Covid-19 exposes the risk of chasing the student dollar

Covid-19 exposes the risk of chasing the student dollar
Dr Rowan Light

The deepening Covid-19 epidemic highlights the connectedness of our globalised world and its fragility. China is a critical junction in a vast system of supply and demand; New Zealand, a smaller node; but for both, this global interchange which has paid dividends for many years has become a source of anxiety and instability.

A striking example of this delicate balance is our tertiary sector, particularly in the exposure of its financial models that rely on a constant flow of international students to sustain university coffers—bringing in $4.6 billion in 2019, our fifth biggest export earner.

No new jobs this year

The University of Auckland announced last week that it was freezing new staff appointments to compensate for a projected shortfall of $30 million due to the lag in international students. Victoria University, facing similar pressures, has hinted at imminent doom for its own balance sheets if the Government doesn’t rescind the travel ban “in the next day or two.”

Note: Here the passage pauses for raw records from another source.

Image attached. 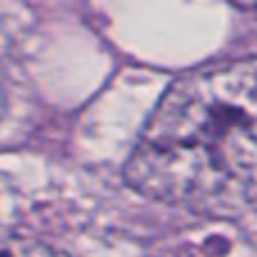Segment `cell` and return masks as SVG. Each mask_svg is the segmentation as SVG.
<instances>
[{
    "instance_id": "obj_1",
    "label": "cell",
    "mask_w": 257,
    "mask_h": 257,
    "mask_svg": "<svg viewBox=\"0 0 257 257\" xmlns=\"http://www.w3.org/2000/svg\"><path fill=\"white\" fill-rule=\"evenodd\" d=\"M140 195L230 215L257 195V68L230 63L168 87L125 168Z\"/></svg>"
},
{
    "instance_id": "obj_2",
    "label": "cell",
    "mask_w": 257,
    "mask_h": 257,
    "mask_svg": "<svg viewBox=\"0 0 257 257\" xmlns=\"http://www.w3.org/2000/svg\"><path fill=\"white\" fill-rule=\"evenodd\" d=\"M0 257H70L30 225V200L13 175L0 170Z\"/></svg>"
},
{
    "instance_id": "obj_3",
    "label": "cell",
    "mask_w": 257,
    "mask_h": 257,
    "mask_svg": "<svg viewBox=\"0 0 257 257\" xmlns=\"http://www.w3.org/2000/svg\"><path fill=\"white\" fill-rule=\"evenodd\" d=\"M232 3L240 8H257V0H232Z\"/></svg>"
},
{
    "instance_id": "obj_4",
    "label": "cell",
    "mask_w": 257,
    "mask_h": 257,
    "mask_svg": "<svg viewBox=\"0 0 257 257\" xmlns=\"http://www.w3.org/2000/svg\"><path fill=\"white\" fill-rule=\"evenodd\" d=\"M3 107H5V90H3V75H0V115H3Z\"/></svg>"
}]
</instances>
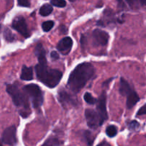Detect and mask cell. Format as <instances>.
Returning <instances> with one entry per match:
<instances>
[{
    "label": "cell",
    "instance_id": "6da1fadb",
    "mask_svg": "<svg viewBox=\"0 0 146 146\" xmlns=\"http://www.w3.org/2000/svg\"><path fill=\"white\" fill-rule=\"evenodd\" d=\"M94 74L95 68L91 63L84 62L78 64L70 74L67 86L71 91L78 94Z\"/></svg>",
    "mask_w": 146,
    "mask_h": 146
},
{
    "label": "cell",
    "instance_id": "7a4b0ae2",
    "mask_svg": "<svg viewBox=\"0 0 146 146\" xmlns=\"http://www.w3.org/2000/svg\"><path fill=\"white\" fill-rule=\"evenodd\" d=\"M37 79L50 88H55L61 81L63 73L61 71L48 68L47 63H39L35 66Z\"/></svg>",
    "mask_w": 146,
    "mask_h": 146
},
{
    "label": "cell",
    "instance_id": "3957f363",
    "mask_svg": "<svg viewBox=\"0 0 146 146\" xmlns=\"http://www.w3.org/2000/svg\"><path fill=\"white\" fill-rule=\"evenodd\" d=\"M7 92L11 97L15 106L19 108V113L24 118H27L31 114L29 98L24 91H21L17 84H7Z\"/></svg>",
    "mask_w": 146,
    "mask_h": 146
},
{
    "label": "cell",
    "instance_id": "277c9868",
    "mask_svg": "<svg viewBox=\"0 0 146 146\" xmlns=\"http://www.w3.org/2000/svg\"><path fill=\"white\" fill-rule=\"evenodd\" d=\"M23 91L30 98L34 108L39 110L44 103V94L41 88L36 84H29L23 87Z\"/></svg>",
    "mask_w": 146,
    "mask_h": 146
},
{
    "label": "cell",
    "instance_id": "5b68a950",
    "mask_svg": "<svg viewBox=\"0 0 146 146\" xmlns=\"http://www.w3.org/2000/svg\"><path fill=\"white\" fill-rule=\"evenodd\" d=\"M85 117L86 120L87 125L91 129L96 130L98 127L101 126L103 125L98 113L95 110L90 109V108L86 109Z\"/></svg>",
    "mask_w": 146,
    "mask_h": 146
},
{
    "label": "cell",
    "instance_id": "8992f818",
    "mask_svg": "<svg viewBox=\"0 0 146 146\" xmlns=\"http://www.w3.org/2000/svg\"><path fill=\"white\" fill-rule=\"evenodd\" d=\"M12 28L18 31L24 38H29L31 36L25 19L21 16H18L14 19L12 21Z\"/></svg>",
    "mask_w": 146,
    "mask_h": 146
},
{
    "label": "cell",
    "instance_id": "52a82bcc",
    "mask_svg": "<svg viewBox=\"0 0 146 146\" xmlns=\"http://www.w3.org/2000/svg\"><path fill=\"white\" fill-rule=\"evenodd\" d=\"M96 111L100 117L101 123H104L108 119V113L106 109V94L105 91L101 93V96L96 101Z\"/></svg>",
    "mask_w": 146,
    "mask_h": 146
},
{
    "label": "cell",
    "instance_id": "ba28073f",
    "mask_svg": "<svg viewBox=\"0 0 146 146\" xmlns=\"http://www.w3.org/2000/svg\"><path fill=\"white\" fill-rule=\"evenodd\" d=\"M92 39L96 46H106L109 41V34L104 30L96 29L92 33Z\"/></svg>",
    "mask_w": 146,
    "mask_h": 146
},
{
    "label": "cell",
    "instance_id": "9c48e42d",
    "mask_svg": "<svg viewBox=\"0 0 146 146\" xmlns=\"http://www.w3.org/2000/svg\"><path fill=\"white\" fill-rule=\"evenodd\" d=\"M58 99L60 104L65 108L76 106L78 104V100L64 89L60 90L58 92Z\"/></svg>",
    "mask_w": 146,
    "mask_h": 146
},
{
    "label": "cell",
    "instance_id": "30bf717a",
    "mask_svg": "<svg viewBox=\"0 0 146 146\" xmlns=\"http://www.w3.org/2000/svg\"><path fill=\"white\" fill-rule=\"evenodd\" d=\"M1 141L4 144L9 145H14L17 143L16 126L11 125L4 130L1 136Z\"/></svg>",
    "mask_w": 146,
    "mask_h": 146
},
{
    "label": "cell",
    "instance_id": "8fae6325",
    "mask_svg": "<svg viewBox=\"0 0 146 146\" xmlns=\"http://www.w3.org/2000/svg\"><path fill=\"white\" fill-rule=\"evenodd\" d=\"M73 46V41L71 37L66 36L63 38L56 46V48L58 51L64 55H67L71 51Z\"/></svg>",
    "mask_w": 146,
    "mask_h": 146
},
{
    "label": "cell",
    "instance_id": "7c38bea8",
    "mask_svg": "<svg viewBox=\"0 0 146 146\" xmlns=\"http://www.w3.org/2000/svg\"><path fill=\"white\" fill-rule=\"evenodd\" d=\"M127 97V101H126V105L128 107V109H131L135 105L138 104V101H140V97L138 95L135 91L133 89L126 96Z\"/></svg>",
    "mask_w": 146,
    "mask_h": 146
},
{
    "label": "cell",
    "instance_id": "4fadbf2b",
    "mask_svg": "<svg viewBox=\"0 0 146 146\" xmlns=\"http://www.w3.org/2000/svg\"><path fill=\"white\" fill-rule=\"evenodd\" d=\"M34 54L38 58L39 63H47L46 57V50L41 43L36 44L34 48Z\"/></svg>",
    "mask_w": 146,
    "mask_h": 146
},
{
    "label": "cell",
    "instance_id": "5bb4252c",
    "mask_svg": "<svg viewBox=\"0 0 146 146\" xmlns=\"http://www.w3.org/2000/svg\"><path fill=\"white\" fill-rule=\"evenodd\" d=\"M116 1L118 4V7L121 8H125L126 7V4L129 7V8L133 9L142 7L141 0H116Z\"/></svg>",
    "mask_w": 146,
    "mask_h": 146
},
{
    "label": "cell",
    "instance_id": "9a60e30c",
    "mask_svg": "<svg viewBox=\"0 0 146 146\" xmlns=\"http://www.w3.org/2000/svg\"><path fill=\"white\" fill-rule=\"evenodd\" d=\"M133 90L130 86L129 83L124 79L123 78H121L120 81V87H119V93L123 96H126L130 92Z\"/></svg>",
    "mask_w": 146,
    "mask_h": 146
},
{
    "label": "cell",
    "instance_id": "2e32d148",
    "mask_svg": "<svg viewBox=\"0 0 146 146\" xmlns=\"http://www.w3.org/2000/svg\"><path fill=\"white\" fill-rule=\"evenodd\" d=\"M20 78L23 81H31L33 78V68L32 67H27L23 66L21 68V74Z\"/></svg>",
    "mask_w": 146,
    "mask_h": 146
},
{
    "label": "cell",
    "instance_id": "e0dca14e",
    "mask_svg": "<svg viewBox=\"0 0 146 146\" xmlns=\"http://www.w3.org/2000/svg\"><path fill=\"white\" fill-rule=\"evenodd\" d=\"M106 21L107 24L110 23H113L115 21V14L113 11L110 9H107L104 11V21Z\"/></svg>",
    "mask_w": 146,
    "mask_h": 146
},
{
    "label": "cell",
    "instance_id": "ac0fdd59",
    "mask_svg": "<svg viewBox=\"0 0 146 146\" xmlns=\"http://www.w3.org/2000/svg\"><path fill=\"white\" fill-rule=\"evenodd\" d=\"M53 11V7L51 4H45L41 6L39 9V14L42 17H47L50 15Z\"/></svg>",
    "mask_w": 146,
    "mask_h": 146
},
{
    "label": "cell",
    "instance_id": "d6986e66",
    "mask_svg": "<svg viewBox=\"0 0 146 146\" xmlns=\"http://www.w3.org/2000/svg\"><path fill=\"white\" fill-rule=\"evenodd\" d=\"M62 144H64L62 141L58 140V138L52 137V138H49L48 139H47L46 142L43 144V145H60Z\"/></svg>",
    "mask_w": 146,
    "mask_h": 146
},
{
    "label": "cell",
    "instance_id": "ffe728a7",
    "mask_svg": "<svg viewBox=\"0 0 146 146\" xmlns=\"http://www.w3.org/2000/svg\"><path fill=\"white\" fill-rule=\"evenodd\" d=\"M106 133L107 135L110 138H113V137H115L117 135V133H118V129H117L116 126L113 125H108L106 128Z\"/></svg>",
    "mask_w": 146,
    "mask_h": 146
},
{
    "label": "cell",
    "instance_id": "44dd1931",
    "mask_svg": "<svg viewBox=\"0 0 146 146\" xmlns=\"http://www.w3.org/2000/svg\"><path fill=\"white\" fill-rule=\"evenodd\" d=\"M84 100H85L87 104H90V105H94L97 101L96 98H94V97L91 95V93L88 92L85 93V94H84Z\"/></svg>",
    "mask_w": 146,
    "mask_h": 146
},
{
    "label": "cell",
    "instance_id": "7402d4cb",
    "mask_svg": "<svg viewBox=\"0 0 146 146\" xmlns=\"http://www.w3.org/2000/svg\"><path fill=\"white\" fill-rule=\"evenodd\" d=\"M4 37L9 42H12V41H14V38H15V36L13 34L11 30L7 28H6L4 31Z\"/></svg>",
    "mask_w": 146,
    "mask_h": 146
},
{
    "label": "cell",
    "instance_id": "603a6c76",
    "mask_svg": "<svg viewBox=\"0 0 146 146\" xmlns=\"http://www.w3.org/2000/svg\"><path fill=\"white\" fill-rule=\"evenodd\" d=\"M54 22L51 20H49V21H46L43 22L42 24V29L43 31H45V32H48L51 29L54 27Z\"/></svg>",
    "mask_w": 146,
    "mask_h": 146
},
{
    "label": "cell",
    "instance_id": "cb8c5ba5",
    "mask_svg": "<svg viewBox=\"0 0 146 146\" xmlns=\"http://www.w3.org/2000/svg\"><path fill=\"white\" fill-rule=\"evenodd\" d=\"M84 139L86 140L87 143V145H91L94 143V137L92 136V133L90 131H86L84 133Z\"/></svg>",
    "mask_w": 146,
    "mask_h": 146
},
{
    "label": "cell",
    "instance_id": "d4e9b609",
    "mask_svg": "<svg viewBox=\"0 0 146 146\" xmlns=\"http://www.w3.org/2000/svg\"><path fill=\"white\" fill-rule=\"evenodd\" d=\"M51 4L54 7L64 8L66 6V1L65 0H51Z\"/></svg>",
    "mask_w": 146,
    "mask_h": 146
},
{
    "label": "cell",
    "instance_id": "484cf974",
    "mask_svg": "<svg viewBox=\"0 0 146 146\" xmlns=\"http://www.w3.org/2000/svg\"><path fill=\"white\" fill-rule=\"evenodd\" d=\"M139 127V123L136 121H132L131 122L129 123V124H128V128H129L131 131H135V130H137Z\"/></svg>",
    "mask_w": 146,
    "mask_h": 146
},
{
    "label": "cell",
    "instance_id": "4316f807",
    "mask_svg": "<svg viewBox=\"0 0 146 146\" xmlns=\"http://www.w3.org/2000/svg\"><path fill=\"white\" fill-rule=\"evenodd\" d=\"M18 5L21 7H29L31 5L30 0H17Z\"/></svg>",
    "mask_w": 146,
    "mask_h": 146
},
{
    "label": "cell",
    "instance_id": "83f0119b",
    "mask_svg": "<svg viewBox=\"0 0 146 146\" xmlns=\"http://www.w3.org/2000/svg\"><path fill=\"white\" fill-rule=\"evenodd\" d=\"M50 57H51V60H53V61H56V60L59 58V55H58V54L56 51H53L50 54Z\"/></svg>",
    "mask_w": 146,
    "mask_h": 146
},
{
    "label": "cell",
    "instance_id": "f1b7e54d",
    "mask_svg": "<svg viewBox=\"0 0 146 146\" xmlns=\"http://www.w3.org/2000/svg\"><path fill=\"white\" fill-rule=\"evenodd\" d=\"M146 113V106L143 105L139 110H138V113H137V115H145Z\"/></svg>",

If a New Zealand university cannot function without international students, we have a serious problem.

Our tertiary sector has gone from operating as a public institution providing an academic voice in New Zealand society to a globalised educational product.

As Auckland University’s freezing of new staff appointments suggests, this change may come to the detriment of the quality of education that domestic students receive.

Fraudulent practices

We have seen this impact in other ways. In 2018, TVNZ highlighted that the buying and selling of assignments was endemic among international students at Auckland University, threatening the integrity of students’ degrees and suggesting that universities have little authority to curb fraudulent practices without jeopardising international student revenue.

Conversely, departments have been hollowed out due to a lack of funding: why teach New Zealand ecology, literature, or history, if it’s not going to appeal to international students who overwhelming want business degrees?

Covid-19 has given us a chance to reflect on this hyper-emphasis on the international student dollar. It goes to the heart of what role we think our universities play in our public life.

Is the purpose of a New Zealand institution to act as a kind of placeless degree farm serving global markets, or is it to interpret the world from this place of Aotearoa New Zealand based on local needs and priorities?

Pursuing the international dollar

Rather than being small, targeted, and beneficial for all involved, the pursuit of the international dollar has re-shaped the very orientation of our universities, leaving—as Covid-19 shows—the whole system vulnerable. There is little to suggest that universities feel an obligation to New Zealand society.

If this crisis is an example of an over-extension of global tertiary products, then we need to rethink the funding model and how it relates to the local. This will require a new public conversation about how we see our universities connecting with communities, rebalancing global status with local, regional, and iwi connections. This means being honest about what it would take to lessen our institutional reliance on international degree-farming.

Dr Rowan Light is a Researcher at the Auckland-based Maxim Institute.